------ Okuma Parçası ------

“Olası gömü yerleri ve toplu mezar yerleri koruma altına alınmalıdır…”

Sevgül Uludağ

 

Uluslararası Kayıp Şahıslar Komisyonu’nun toplu mezarlar ve olası gömü yerleriyle ilgili yönergesinde, toplu mezarların nasıl koruma altına alınması gerektiği ve neler yapılması gerektiği belirtiliyor.

Merkezi Hollanda’nın Lahey kentinde olan Uluslararası Kayıp Şahıslar Komisyonu’nun 8 Şubat 2018 tarihli yönergesini okurlarımız için derleyip özetle Türkçeleştirdik… Yönergede özetle şöyle deniliyor:

***  Uluslararası Kayıp Şahıslar Komisyonu ICMP, Hollanda’nın Lahey kentinde merkezi bulunan ve anlaşmalara dayalı uluslararası bir örgüttür.

***  Amacı, çatışmalar, insan hakları ihlalleri, felaketler, organize suçlar, düzensiz göç ve diğer nedenlerle kayıp olan şahısların bulunup kimliklendirilmesi için hükümetlerin işbirliğini garanti altına almak ve kendilerine bu çerçevede yardımcı olmaktır. Kayıp şahıslar konusunda görev verilmiş olan tek uluslararası örgüttür.

***  Bu belge, insan kalıntılarının bulunduğu veya bulunmasından kuşkulanıldığı yerlerin korunması ve belgelenmesiyle ilgili çalışma yapan ajanslara ve bireylere bir rehberlik maksadıyla ortaya konmaktadır.

***  Çatışma olan veya çatışma olmuş olan bölgelerde, bu konuda çalışma yapan ajanslar veya bireyler, insan kalıntılarının bulunduğu yerleri keşfedebilirler (bedenler, toplu mezarlar, bireysel mezarlar vs. gibi) – bunlar gömü yerleri veya olası gömü yerleri olabilir.

***  Bireylerin etkili ve resmi soruşturma haklarını garanti altına almak maksadıyla, bu gömü yerlerinin (mezar yerlerinin) ve insan kalıntılarının atılmış olduğu yerlerin korunması zorunludur. Uluslararası Sivil ve Siyasi Haklar Konvansiyonu gibi (ICCPR) hukuki enstrümanlar ve onun bölgesel muadilleri, devletlerin kayıp şahıslarla yönelik etkili soruşturma yapmasıyla ilgili görevlerinin altını çizmektedir. Böylesi bir soruşturmanın yokluğu, kayıp şahsın akrabaları ve diğerlerinin haklarının ağır biçimde çiğnenmesi anlamına gelir ki buna sürecin çiğnenmesi, aile yaşamı hakkının, yasa karşısında bir kişi olarak tanınma hakkının çiğnenmesi de dahildir.  Özellikle yaşam hakkı, devletin eylemleri ya da ihmalleriyle ilgili olup olmadığına bakılmaksızın suistimallerin resmi olarak soruşturulacağı yönünde usulüne uygun garantilere dayanmaktadır.

------ Verilen Bilgiler ------

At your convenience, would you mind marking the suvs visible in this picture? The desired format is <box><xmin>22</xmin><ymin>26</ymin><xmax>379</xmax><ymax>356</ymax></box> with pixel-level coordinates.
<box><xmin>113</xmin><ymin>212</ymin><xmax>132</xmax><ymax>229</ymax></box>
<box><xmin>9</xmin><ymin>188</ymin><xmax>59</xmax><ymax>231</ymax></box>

------

Görev Listesi:
1: Aşağıdaki ifadelerin okuma parçasıyla uyuşup uyuşmadığını belirtin. Her biri için evet ya da hayır deyip kararı veren sözleri okuma parçasından aynen alıntılayın.
(a) ICMP'nin merkezi Hollanda'nın Lahey kentindedir.
(b) Özetlenen yönerge 8 Şubat 2018 tarihlidir.
(c) ICMP, kayıp şahıslar konusunda görev verilmiş birkaç uluslararası örgütten biridir.
2: Lütfen okuma parçasında ICMP'nin amacı anlatılırken şahısların kaybolmasına yol açan nedenler olarak adıyla sayılanların tümünü yazın.
3: Okuma parçasında, devletlerin kayıp şahıslarla ilgili etkili soruşturma yapma görevinin altını çizen hukuki enstrümana örnek olarak hangi belge anılıyor?
Bu görevler için listeye başvurmak gerekmez.

Görevlere Yanıtlar:
1:
(a) Evet: "Hollanda’nın Lahey kentinde merkezi bulunan"
(b) Evet: "8 Şubat 2018 tarihli yönergesini"
(c) Hayır: "Kayıp şahıslar konusunda görev verilmiş olan tek uluslararası örgüttür."

2:
- çatışmalar
- insan hakları ihlalleri
- felaketler
- organize suçlar
- düzensiz göç

3: Uluslararası Sivil ve Siyasi Haklar Konvansiyonu (ICCPR).